Finnish writer/director/producer Aki Kaurismäki’s latest (a.k.a. Kuolleet Lehdet) is one of his sweetest comedic/dramatic character pieces, although there’s plenty of darkness here too.
Full of this filmmaker’s quietly eccentric, even peculiar humour, this is essentially a romantic tale, unlike his more recent socially conscious pics like Le Havre and The Other Side Of Hope. And yet there’s a serious jolt of scary politics here as well, with radios and TVs continually reporting on the endless horrors of the Russian invasion of Ukraine – and then being turned off.
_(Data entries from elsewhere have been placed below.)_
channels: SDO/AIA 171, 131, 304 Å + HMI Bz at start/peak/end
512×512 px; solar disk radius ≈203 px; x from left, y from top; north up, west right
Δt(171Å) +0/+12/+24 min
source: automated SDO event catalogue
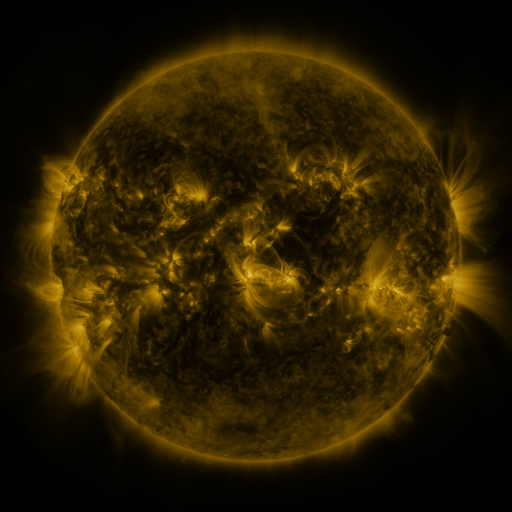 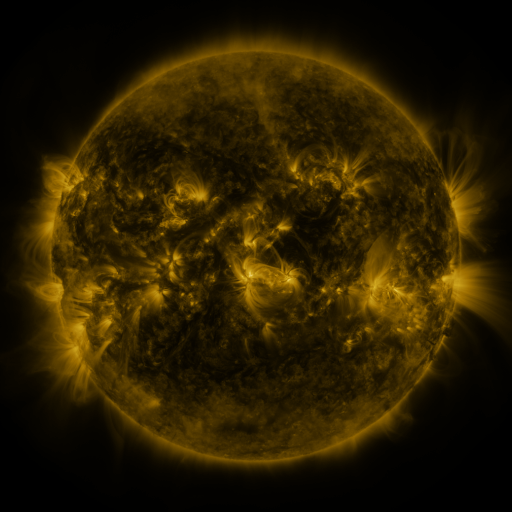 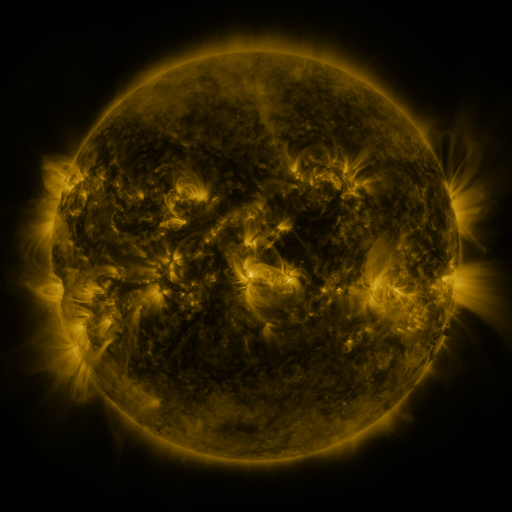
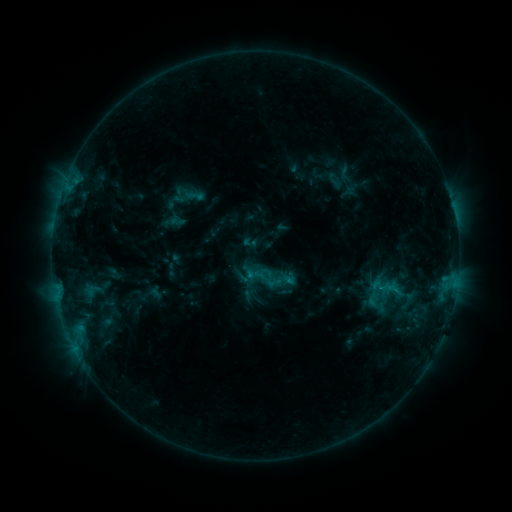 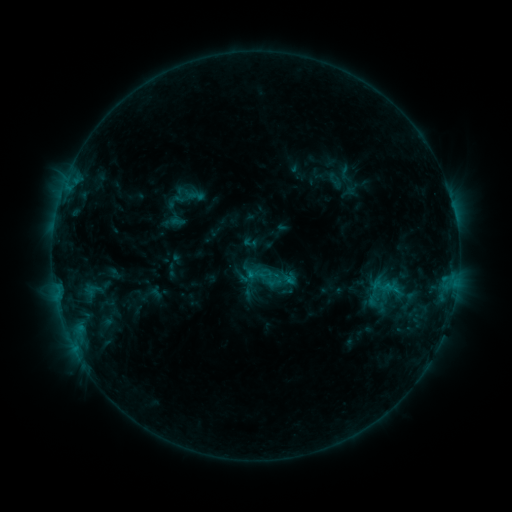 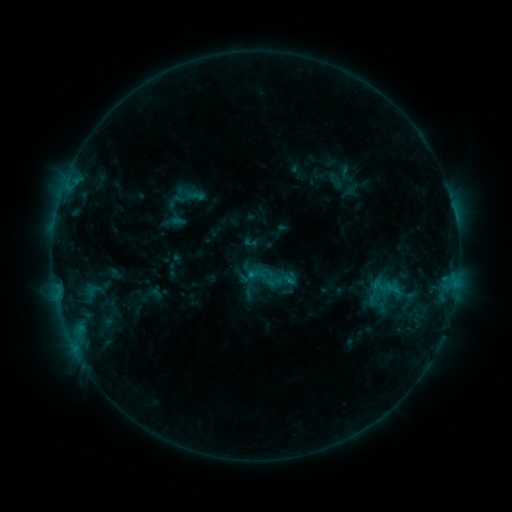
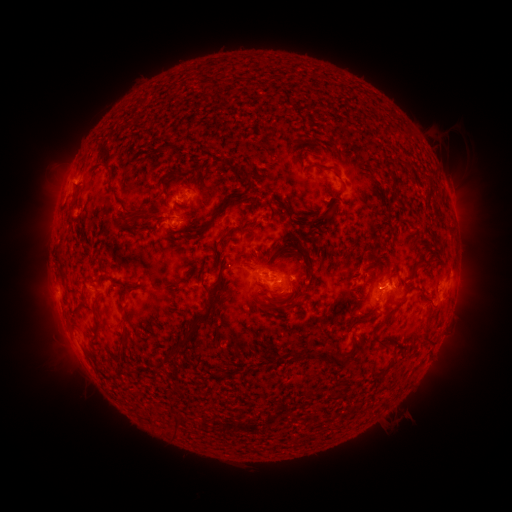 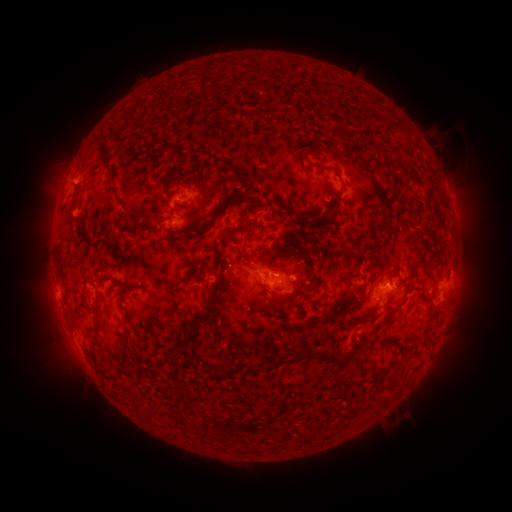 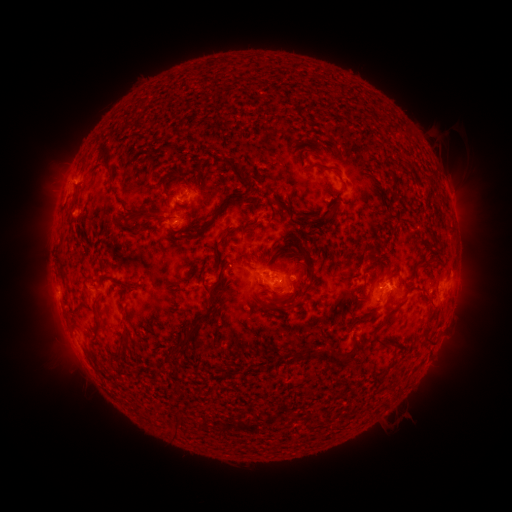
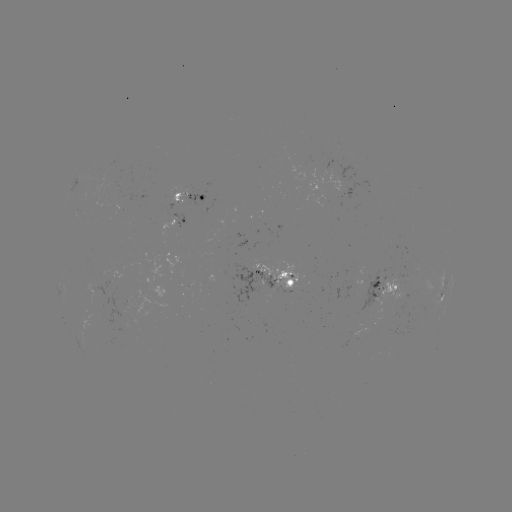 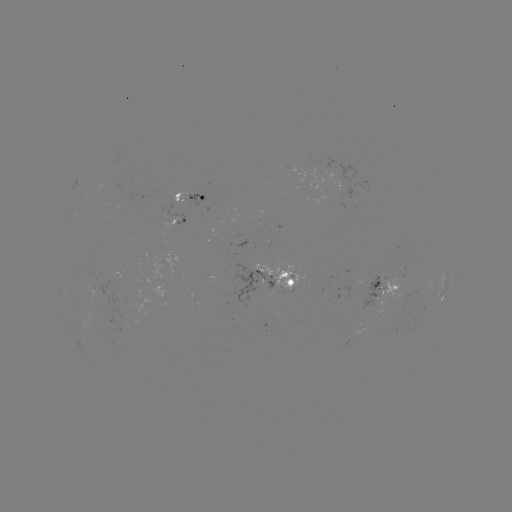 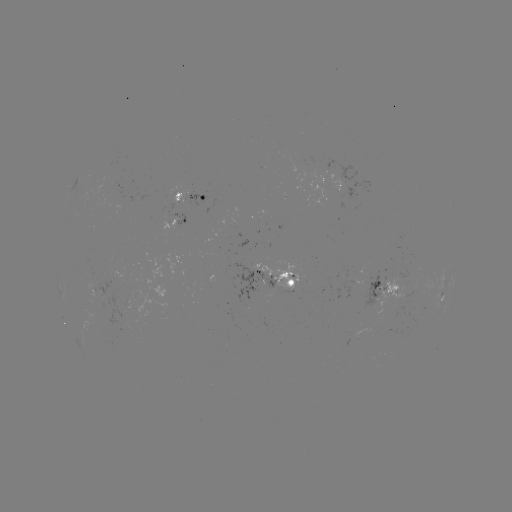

no classed flare was catalogued and no EUV brightening was flagged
Ansa (Alma Pöysti) works at a supermarket somewhere in Helsinki, and at night she goes home to her very Kaurismäki-esque one-room apartment, often to eat expired food. She’s talked into going to a karaoke bar, and there she catches the eye of Holappa (Jussi Vatanen), who has himself been dragged along by wannabe-ladies-man Hannes (funny Janne Hyytiäinen). It seems as though Holappa will eventually ask Ansa on a date, but his life is very difficult, with a succession of grim jobs and an increasing (and understandable) fondness for booze.
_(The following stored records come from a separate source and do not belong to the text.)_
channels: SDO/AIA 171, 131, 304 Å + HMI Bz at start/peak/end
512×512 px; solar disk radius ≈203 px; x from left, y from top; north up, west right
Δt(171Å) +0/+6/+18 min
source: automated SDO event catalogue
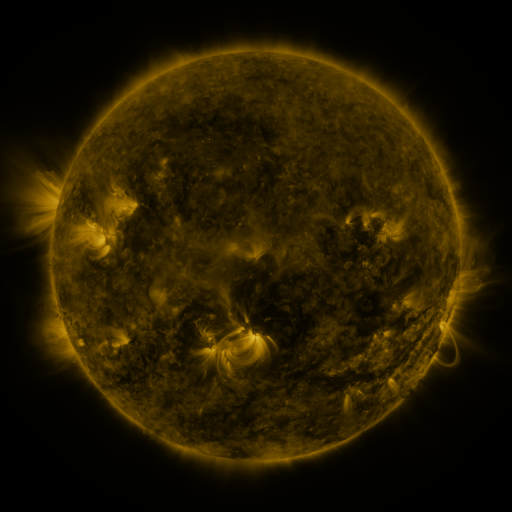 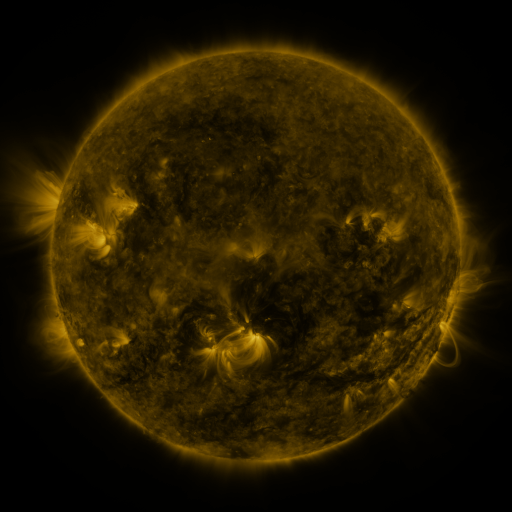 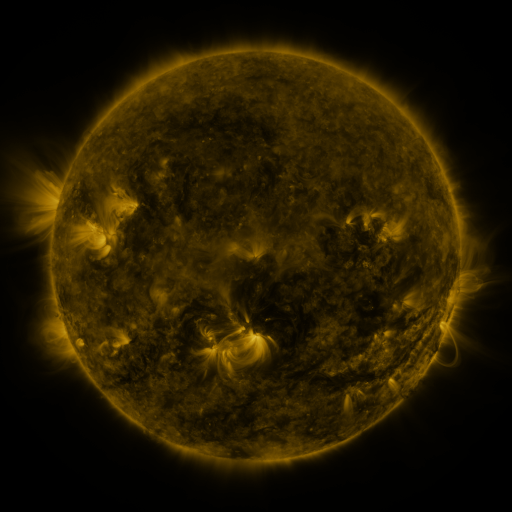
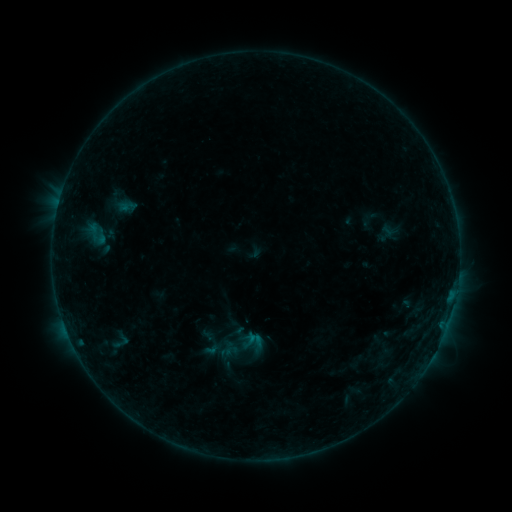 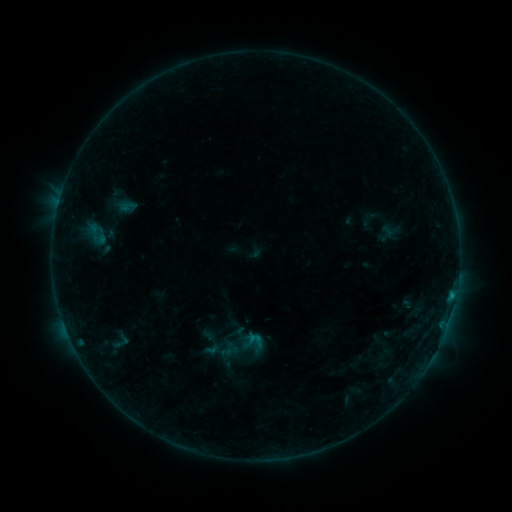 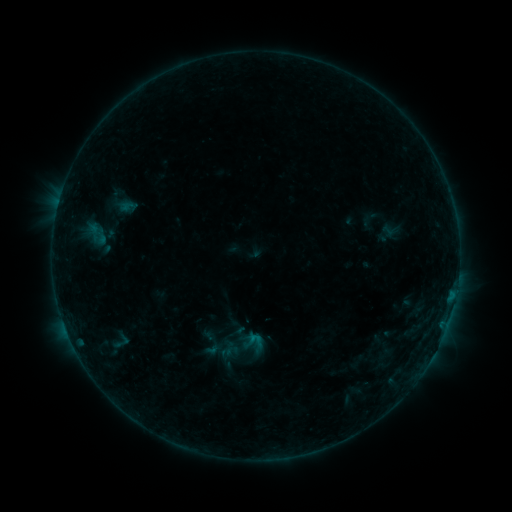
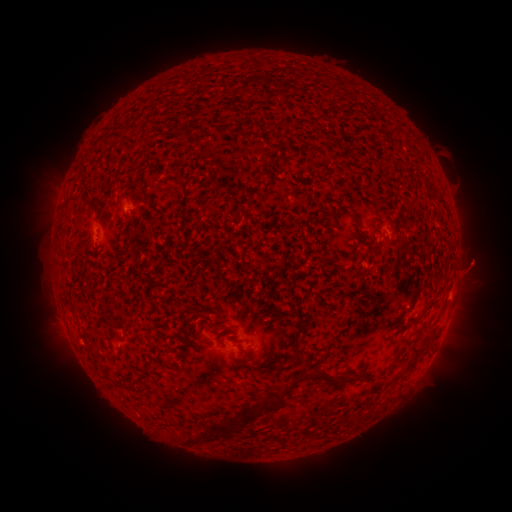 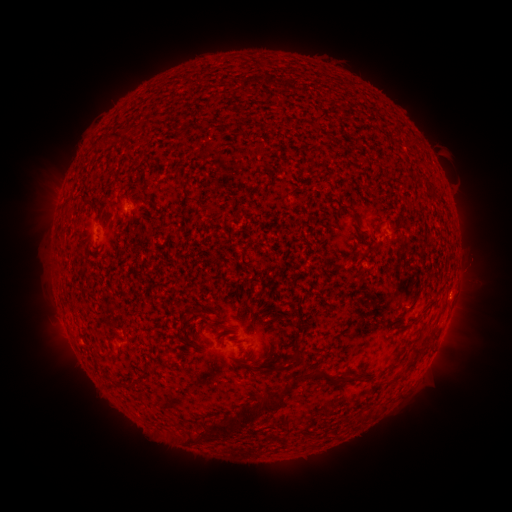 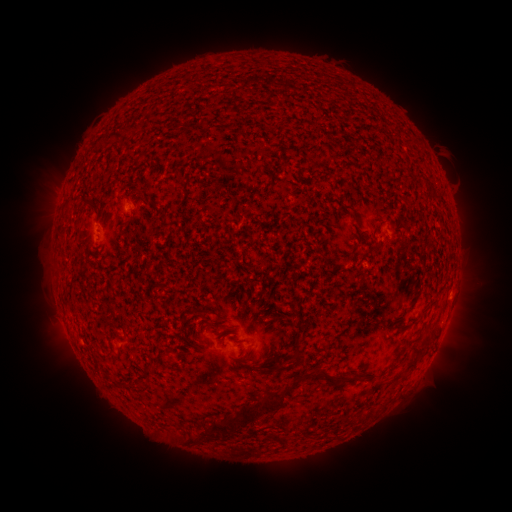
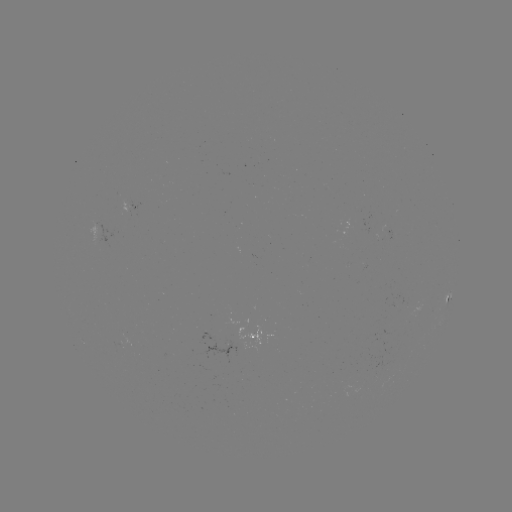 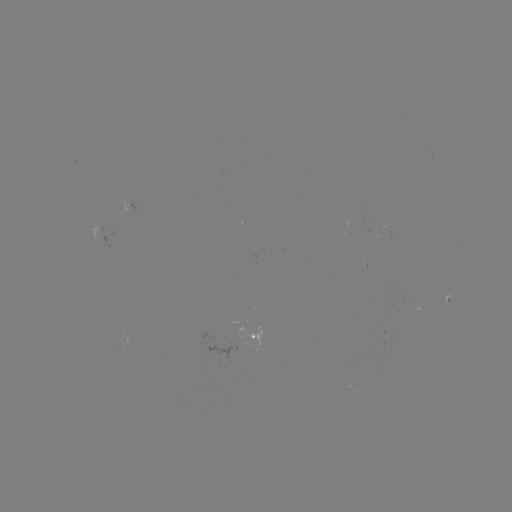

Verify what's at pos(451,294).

When he finally does get around to taking Ansa out, they attend a screening of director Jim Jarmusch’s ‘meta’ zombie comedy The Dead Don’t Die, and this leads to lost phone numbers, awkward dinners, misunderstandings, rejection, disaster, and more. Much of the narrative is accompanied by old-school (pre-rock-and-roll?) Finnish tunes and covers (including a goofy version of Mambo Italiano), and everything is shot through with Aki’s distinctive stillness, with characters often forming melancholic near-freeze-frames.
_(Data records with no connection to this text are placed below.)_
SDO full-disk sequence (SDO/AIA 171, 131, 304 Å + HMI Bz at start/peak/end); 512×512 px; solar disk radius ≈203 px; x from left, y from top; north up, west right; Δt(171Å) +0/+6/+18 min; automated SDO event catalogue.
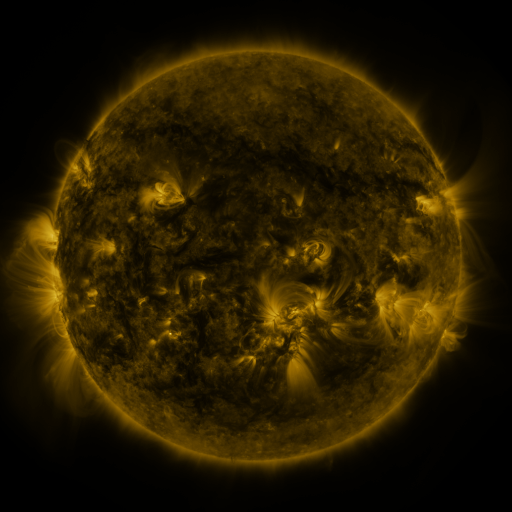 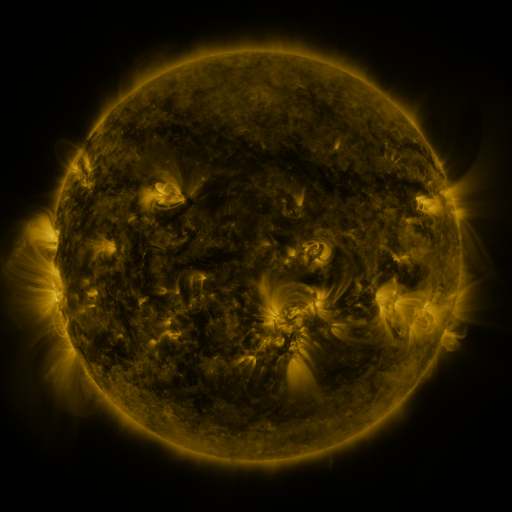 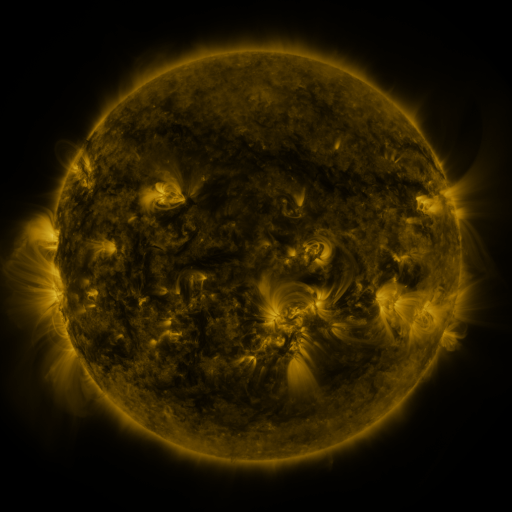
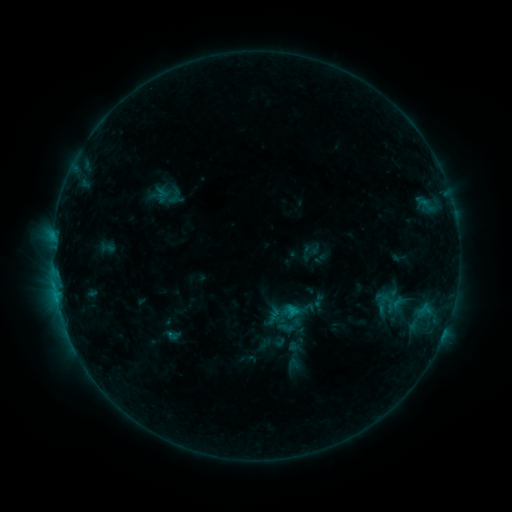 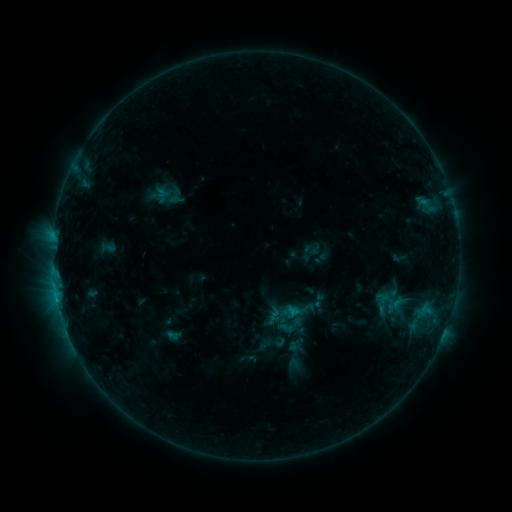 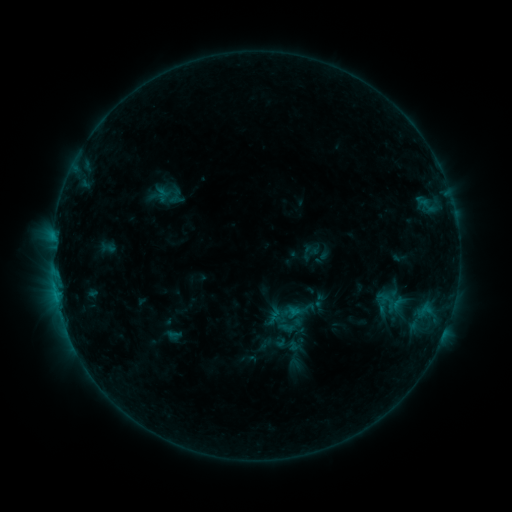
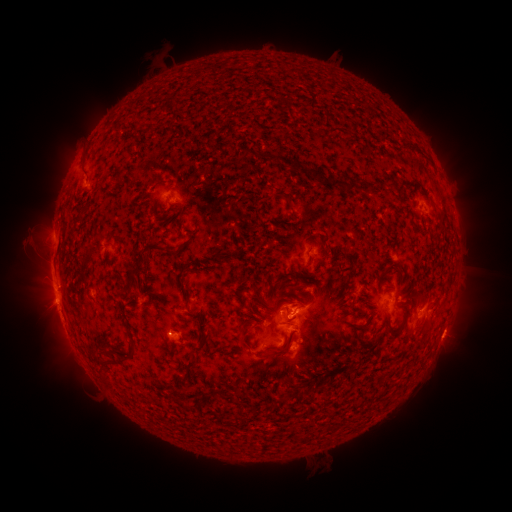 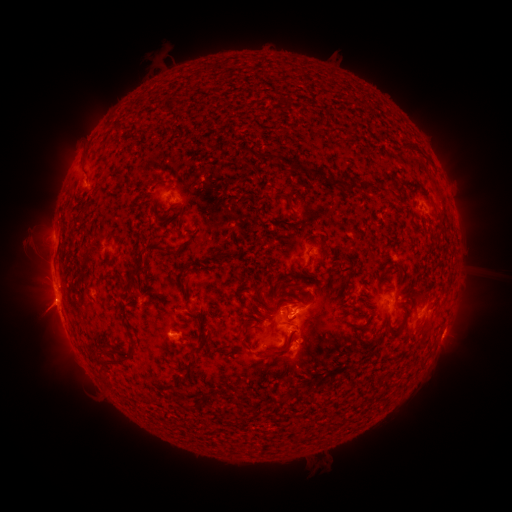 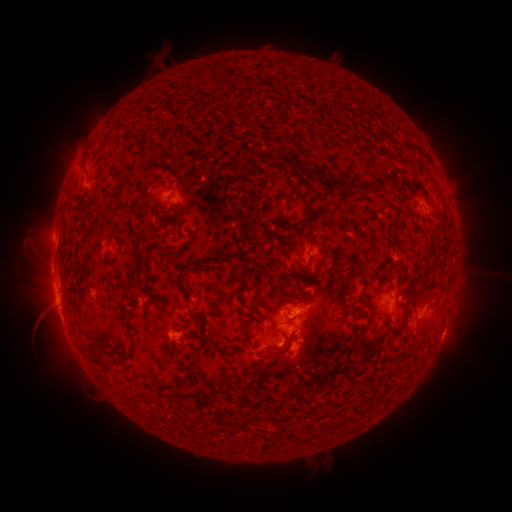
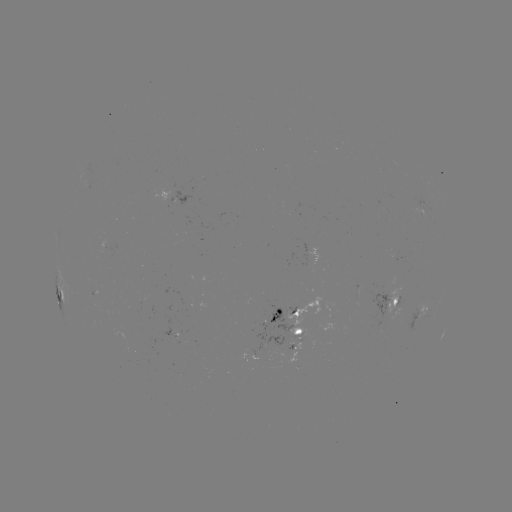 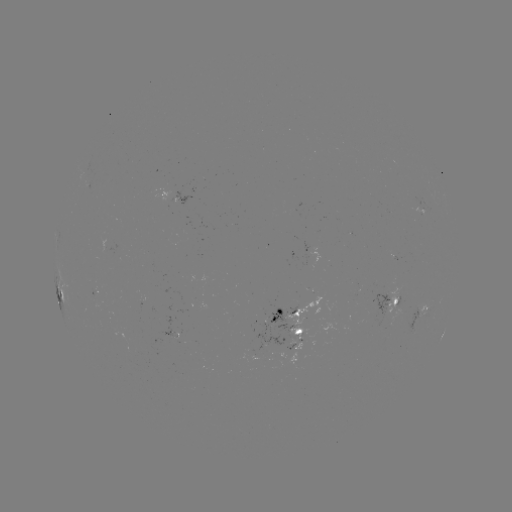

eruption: [13, 286, 71, 342]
And, continually, the bad news about the all-too-close war keeps on coming, as if we’re being asked over and over how anyone could possibly commence a real relationship while the world is in such a mess. But, well, it does very much feel like Ansa and Holappa truly deserve to be together and enjoy a little happiness because, in the end, they simply don’t have anything else.